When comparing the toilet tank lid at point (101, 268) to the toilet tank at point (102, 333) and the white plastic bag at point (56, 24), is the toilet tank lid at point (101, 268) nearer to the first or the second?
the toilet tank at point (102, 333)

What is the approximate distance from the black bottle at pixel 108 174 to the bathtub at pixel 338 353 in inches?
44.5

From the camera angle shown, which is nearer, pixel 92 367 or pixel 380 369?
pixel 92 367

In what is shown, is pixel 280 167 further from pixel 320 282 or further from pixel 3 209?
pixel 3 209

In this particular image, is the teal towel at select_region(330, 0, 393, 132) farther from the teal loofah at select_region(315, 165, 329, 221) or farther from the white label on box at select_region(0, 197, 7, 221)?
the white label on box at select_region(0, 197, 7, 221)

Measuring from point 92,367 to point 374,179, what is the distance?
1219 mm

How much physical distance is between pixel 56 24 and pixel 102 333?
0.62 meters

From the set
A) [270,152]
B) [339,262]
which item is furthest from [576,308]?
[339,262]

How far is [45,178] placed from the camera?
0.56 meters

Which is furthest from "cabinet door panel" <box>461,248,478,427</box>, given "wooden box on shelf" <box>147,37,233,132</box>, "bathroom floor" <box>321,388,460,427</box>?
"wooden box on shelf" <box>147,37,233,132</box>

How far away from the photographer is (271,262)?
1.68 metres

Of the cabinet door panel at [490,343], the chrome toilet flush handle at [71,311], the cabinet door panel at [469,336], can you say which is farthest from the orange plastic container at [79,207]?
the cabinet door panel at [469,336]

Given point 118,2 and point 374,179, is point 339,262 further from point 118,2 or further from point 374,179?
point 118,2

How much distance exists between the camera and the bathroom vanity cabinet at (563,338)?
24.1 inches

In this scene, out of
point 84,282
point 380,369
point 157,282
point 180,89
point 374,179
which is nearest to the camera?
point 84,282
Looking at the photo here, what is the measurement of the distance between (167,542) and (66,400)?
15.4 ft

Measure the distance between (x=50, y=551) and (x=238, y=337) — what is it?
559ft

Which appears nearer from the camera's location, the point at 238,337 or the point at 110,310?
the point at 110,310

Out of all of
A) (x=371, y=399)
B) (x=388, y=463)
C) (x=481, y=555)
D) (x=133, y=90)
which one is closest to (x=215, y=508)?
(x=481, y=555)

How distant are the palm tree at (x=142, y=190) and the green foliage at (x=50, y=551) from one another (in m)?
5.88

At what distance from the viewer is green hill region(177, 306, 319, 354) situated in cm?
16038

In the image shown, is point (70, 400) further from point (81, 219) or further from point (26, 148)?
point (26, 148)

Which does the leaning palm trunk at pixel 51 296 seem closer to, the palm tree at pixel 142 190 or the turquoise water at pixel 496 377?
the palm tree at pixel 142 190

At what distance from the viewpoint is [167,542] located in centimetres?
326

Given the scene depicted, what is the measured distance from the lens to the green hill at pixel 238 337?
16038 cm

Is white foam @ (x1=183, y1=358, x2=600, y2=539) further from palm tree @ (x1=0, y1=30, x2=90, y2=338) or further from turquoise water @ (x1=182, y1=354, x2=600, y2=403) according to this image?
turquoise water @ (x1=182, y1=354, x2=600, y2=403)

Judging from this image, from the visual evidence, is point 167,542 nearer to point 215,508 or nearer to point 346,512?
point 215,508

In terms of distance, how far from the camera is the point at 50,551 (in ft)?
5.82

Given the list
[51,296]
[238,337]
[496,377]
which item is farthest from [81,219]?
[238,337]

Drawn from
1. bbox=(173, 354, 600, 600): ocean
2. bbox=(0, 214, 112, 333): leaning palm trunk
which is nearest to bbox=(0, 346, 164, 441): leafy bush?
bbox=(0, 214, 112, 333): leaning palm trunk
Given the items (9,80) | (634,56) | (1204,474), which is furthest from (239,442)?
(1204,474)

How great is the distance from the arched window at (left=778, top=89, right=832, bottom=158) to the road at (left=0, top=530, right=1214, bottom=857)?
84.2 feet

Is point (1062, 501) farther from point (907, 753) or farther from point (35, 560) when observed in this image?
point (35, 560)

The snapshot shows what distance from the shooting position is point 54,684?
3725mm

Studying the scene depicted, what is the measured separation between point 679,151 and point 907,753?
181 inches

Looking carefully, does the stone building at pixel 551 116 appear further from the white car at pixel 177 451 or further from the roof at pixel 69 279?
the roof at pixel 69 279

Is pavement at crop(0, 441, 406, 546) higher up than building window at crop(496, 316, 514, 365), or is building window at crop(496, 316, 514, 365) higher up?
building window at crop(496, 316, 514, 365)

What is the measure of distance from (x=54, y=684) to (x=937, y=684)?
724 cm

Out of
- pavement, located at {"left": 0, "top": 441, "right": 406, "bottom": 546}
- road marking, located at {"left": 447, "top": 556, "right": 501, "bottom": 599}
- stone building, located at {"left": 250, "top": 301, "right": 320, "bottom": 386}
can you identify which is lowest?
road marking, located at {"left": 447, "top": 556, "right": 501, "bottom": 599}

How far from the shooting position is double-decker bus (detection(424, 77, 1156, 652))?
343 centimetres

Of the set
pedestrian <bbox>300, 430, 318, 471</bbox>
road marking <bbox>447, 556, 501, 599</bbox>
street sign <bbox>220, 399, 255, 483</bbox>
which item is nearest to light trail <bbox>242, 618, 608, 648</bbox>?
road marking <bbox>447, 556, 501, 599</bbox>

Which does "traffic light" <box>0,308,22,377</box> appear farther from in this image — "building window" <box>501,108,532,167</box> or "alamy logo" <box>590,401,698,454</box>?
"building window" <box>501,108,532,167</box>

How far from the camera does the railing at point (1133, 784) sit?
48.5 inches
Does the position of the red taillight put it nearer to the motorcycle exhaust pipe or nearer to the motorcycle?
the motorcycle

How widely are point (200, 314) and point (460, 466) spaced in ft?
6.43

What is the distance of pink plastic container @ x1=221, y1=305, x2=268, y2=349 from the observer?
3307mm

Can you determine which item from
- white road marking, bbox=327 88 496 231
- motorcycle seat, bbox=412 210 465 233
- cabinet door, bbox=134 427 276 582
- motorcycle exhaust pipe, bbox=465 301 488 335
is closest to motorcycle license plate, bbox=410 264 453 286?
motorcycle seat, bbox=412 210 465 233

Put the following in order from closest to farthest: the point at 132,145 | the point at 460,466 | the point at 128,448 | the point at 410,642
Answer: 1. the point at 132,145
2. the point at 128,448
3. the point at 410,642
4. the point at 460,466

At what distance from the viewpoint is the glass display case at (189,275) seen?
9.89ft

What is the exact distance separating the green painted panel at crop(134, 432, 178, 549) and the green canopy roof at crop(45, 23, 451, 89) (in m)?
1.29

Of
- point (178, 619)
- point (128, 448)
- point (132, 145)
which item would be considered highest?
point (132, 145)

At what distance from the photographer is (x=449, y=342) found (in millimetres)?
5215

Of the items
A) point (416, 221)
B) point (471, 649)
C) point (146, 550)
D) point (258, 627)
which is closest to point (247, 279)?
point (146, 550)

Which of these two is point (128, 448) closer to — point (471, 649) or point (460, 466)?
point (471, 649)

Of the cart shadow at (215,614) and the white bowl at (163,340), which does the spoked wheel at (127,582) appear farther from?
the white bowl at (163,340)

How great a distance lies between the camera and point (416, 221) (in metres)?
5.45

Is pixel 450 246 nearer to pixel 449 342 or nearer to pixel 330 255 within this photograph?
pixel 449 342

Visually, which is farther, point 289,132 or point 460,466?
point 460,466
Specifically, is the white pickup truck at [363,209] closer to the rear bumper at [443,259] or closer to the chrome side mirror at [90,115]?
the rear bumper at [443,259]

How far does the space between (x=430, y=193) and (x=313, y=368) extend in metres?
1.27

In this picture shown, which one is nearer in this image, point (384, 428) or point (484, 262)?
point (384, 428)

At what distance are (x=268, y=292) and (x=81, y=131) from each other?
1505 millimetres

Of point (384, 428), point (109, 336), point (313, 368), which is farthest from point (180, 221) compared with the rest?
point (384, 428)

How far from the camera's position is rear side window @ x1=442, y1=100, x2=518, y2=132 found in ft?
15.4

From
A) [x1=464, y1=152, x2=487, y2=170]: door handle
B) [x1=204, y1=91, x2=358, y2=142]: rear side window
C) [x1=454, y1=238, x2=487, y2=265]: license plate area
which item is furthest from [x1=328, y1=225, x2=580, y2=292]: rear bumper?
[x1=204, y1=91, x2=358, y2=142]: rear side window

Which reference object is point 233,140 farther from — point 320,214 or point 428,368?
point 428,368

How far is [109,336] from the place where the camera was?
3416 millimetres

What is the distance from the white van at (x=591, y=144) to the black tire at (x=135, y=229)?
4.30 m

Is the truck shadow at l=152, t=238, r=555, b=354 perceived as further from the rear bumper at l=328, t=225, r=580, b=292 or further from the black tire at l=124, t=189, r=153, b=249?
====================
Copy the entries from the line containing "How far does" through the line containing "1505 millimetres", both included, and replace "nearer" with "closer". Keep everything else the same.

> ANSWER TO THE PROBLEM:
How far does the space between (x=430, y=193) and (x=313, y=368) extend in metres?
1.27

In this picture shown, which one is closer in this image, point (384, 428) or point (484, 262)?
point (384, 428)

At what distance are (x=268, y=292) and (x=81, y=131) from each other?
1505 millimetres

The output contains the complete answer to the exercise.